The Train is a 2011 Malayalam thriller film written and directed by Jayaraj, starring Mammootty, Jayasurya and Sheena Chohan. The film is based on the 11 July 2006 Mumbai train bombings. It was earlier titled as Track with Rahman. It was released on 27 May 2011, and received dubbed releases in Hindi and Tamil.

==Synopsis==
The film is based on the 11 July 2006 Mumbai train bombings. The film is a take on the lives of Malayalee families affected by the bomb blasts. Mammootty plays a police officer who is a keen observer.

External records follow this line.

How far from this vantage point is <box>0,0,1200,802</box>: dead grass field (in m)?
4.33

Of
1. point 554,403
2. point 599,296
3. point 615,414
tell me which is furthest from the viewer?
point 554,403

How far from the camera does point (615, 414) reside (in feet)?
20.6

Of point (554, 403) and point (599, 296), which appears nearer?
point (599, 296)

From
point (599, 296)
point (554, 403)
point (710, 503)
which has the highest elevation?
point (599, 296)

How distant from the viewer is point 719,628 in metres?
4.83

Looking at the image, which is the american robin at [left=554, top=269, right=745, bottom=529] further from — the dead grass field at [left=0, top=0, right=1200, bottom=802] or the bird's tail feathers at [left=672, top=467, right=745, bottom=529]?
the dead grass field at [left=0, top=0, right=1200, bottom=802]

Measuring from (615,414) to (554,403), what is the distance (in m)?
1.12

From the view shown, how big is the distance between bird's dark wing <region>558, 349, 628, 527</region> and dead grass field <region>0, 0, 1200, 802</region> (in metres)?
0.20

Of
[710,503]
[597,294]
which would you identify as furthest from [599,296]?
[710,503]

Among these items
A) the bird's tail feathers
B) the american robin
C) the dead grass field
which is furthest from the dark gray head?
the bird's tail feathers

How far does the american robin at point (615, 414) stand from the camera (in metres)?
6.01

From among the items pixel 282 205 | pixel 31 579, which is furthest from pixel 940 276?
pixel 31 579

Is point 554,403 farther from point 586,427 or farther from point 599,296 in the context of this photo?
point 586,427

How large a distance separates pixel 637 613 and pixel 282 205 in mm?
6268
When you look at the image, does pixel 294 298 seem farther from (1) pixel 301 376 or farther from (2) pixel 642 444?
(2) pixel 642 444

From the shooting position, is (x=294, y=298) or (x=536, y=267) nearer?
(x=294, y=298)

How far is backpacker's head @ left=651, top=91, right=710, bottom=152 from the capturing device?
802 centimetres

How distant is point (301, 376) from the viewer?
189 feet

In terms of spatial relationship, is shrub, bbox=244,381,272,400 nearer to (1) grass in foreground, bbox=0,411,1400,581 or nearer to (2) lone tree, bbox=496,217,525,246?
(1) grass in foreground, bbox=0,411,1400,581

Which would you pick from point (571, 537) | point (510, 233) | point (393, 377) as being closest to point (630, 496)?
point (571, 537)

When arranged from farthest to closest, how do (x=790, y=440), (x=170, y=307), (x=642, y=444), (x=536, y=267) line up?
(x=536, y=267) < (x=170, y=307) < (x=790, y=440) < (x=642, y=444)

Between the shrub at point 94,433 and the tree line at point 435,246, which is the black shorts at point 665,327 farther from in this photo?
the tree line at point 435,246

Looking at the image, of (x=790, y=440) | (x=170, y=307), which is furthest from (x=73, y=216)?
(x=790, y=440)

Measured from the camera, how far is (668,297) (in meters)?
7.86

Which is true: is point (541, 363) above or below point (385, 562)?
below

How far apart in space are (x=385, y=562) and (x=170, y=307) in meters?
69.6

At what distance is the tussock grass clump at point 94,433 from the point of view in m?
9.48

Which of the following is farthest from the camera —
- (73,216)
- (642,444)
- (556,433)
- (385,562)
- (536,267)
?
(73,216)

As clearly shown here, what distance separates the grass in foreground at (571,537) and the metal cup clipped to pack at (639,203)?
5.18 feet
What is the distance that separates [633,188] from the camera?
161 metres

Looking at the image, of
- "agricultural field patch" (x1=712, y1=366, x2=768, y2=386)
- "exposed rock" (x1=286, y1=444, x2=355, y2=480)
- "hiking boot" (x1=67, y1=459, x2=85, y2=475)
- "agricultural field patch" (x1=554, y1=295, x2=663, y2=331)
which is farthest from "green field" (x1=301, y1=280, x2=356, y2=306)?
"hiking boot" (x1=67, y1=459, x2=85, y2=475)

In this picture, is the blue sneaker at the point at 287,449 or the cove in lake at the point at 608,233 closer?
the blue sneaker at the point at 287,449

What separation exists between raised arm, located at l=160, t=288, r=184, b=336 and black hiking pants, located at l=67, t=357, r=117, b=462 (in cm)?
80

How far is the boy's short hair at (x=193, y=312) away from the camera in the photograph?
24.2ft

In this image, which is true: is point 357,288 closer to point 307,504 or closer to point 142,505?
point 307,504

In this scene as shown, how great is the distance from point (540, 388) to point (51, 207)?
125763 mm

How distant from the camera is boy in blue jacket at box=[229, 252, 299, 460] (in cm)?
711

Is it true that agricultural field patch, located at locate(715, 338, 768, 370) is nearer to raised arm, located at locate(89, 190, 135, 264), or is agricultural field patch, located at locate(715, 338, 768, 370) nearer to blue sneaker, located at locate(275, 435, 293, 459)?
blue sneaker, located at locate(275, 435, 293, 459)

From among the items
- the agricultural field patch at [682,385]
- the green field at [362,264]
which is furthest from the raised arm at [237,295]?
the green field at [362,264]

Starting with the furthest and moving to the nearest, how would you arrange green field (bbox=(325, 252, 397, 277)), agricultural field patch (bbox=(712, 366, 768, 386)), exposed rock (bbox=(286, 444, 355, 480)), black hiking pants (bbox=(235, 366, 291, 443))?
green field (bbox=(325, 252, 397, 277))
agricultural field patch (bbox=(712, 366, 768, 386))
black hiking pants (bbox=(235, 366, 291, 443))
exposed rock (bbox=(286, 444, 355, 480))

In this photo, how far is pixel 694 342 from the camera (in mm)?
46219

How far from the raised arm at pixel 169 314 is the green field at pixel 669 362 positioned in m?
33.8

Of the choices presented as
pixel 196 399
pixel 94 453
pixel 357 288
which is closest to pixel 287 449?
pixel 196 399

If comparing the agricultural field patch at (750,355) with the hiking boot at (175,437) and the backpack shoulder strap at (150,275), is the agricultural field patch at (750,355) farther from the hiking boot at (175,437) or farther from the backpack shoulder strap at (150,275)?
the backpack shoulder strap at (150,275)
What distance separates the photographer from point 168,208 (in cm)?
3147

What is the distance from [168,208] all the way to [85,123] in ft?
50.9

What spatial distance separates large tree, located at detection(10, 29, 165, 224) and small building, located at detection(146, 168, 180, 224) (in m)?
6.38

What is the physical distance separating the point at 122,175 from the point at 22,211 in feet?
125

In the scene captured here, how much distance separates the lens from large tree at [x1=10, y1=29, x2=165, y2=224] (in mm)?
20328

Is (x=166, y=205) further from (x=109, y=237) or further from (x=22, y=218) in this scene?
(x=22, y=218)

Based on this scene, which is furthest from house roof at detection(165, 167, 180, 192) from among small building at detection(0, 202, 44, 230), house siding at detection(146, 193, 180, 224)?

Jayasurya plays a singer who travelled on one of the trains. The story involves bomb blasts in seven different railways (stations and on train).

==Cast==
- Mammootty as Kedarnath
- Jayasurya as Karthik
- Sheena Chohan as Kedarnath's wife
- Anchal Sabharwal as Meera
- Sabitha Jayaraj as Raziya
- Jagathy Sreekumar as Joseph
- Sai Kumar as Haneefa
- Salim Kumar as Ramu
- Kota Srinivasa Rao as Yogesh Thivari
- Maala Parvathi as Meera's Mother
- Zeenath as Suhana's Mother
- Valsala Menon as Allu's Grandmother
- Charanpreet Singh as DJ Friend

== Soundtrack ==
The film's soundtrack contains 7 songs, all composed by Srinivas. Lyrics were by Rafeeq Ahamed and Jayaraj.

| # | Title | Singer(s) |
|---|---|---|
| 1 | "Chirakengu" (F) | Alka Ajith |
| 2 | "Chirakengu" (D) | Arvind Venugopal, Sharanya Sreenivas |
| 3 | "Ithile Varoo" (M) | Srinivas |
| 4 | "Ithile Varoo" (F) | Sujatha Mohan |
| 5 | "Ladki" | Srinivas, Hishaam, Maya Sreecharan |
| 6 | "Naavoru" | K. J. Yesudas, Latha Hentry, Sharanya Sreenivas |
| 7 | "O Saathiya" | Javed Ali |

==Production==
The film was launched on by Kuttamath Films. The movie was completed in three schedules.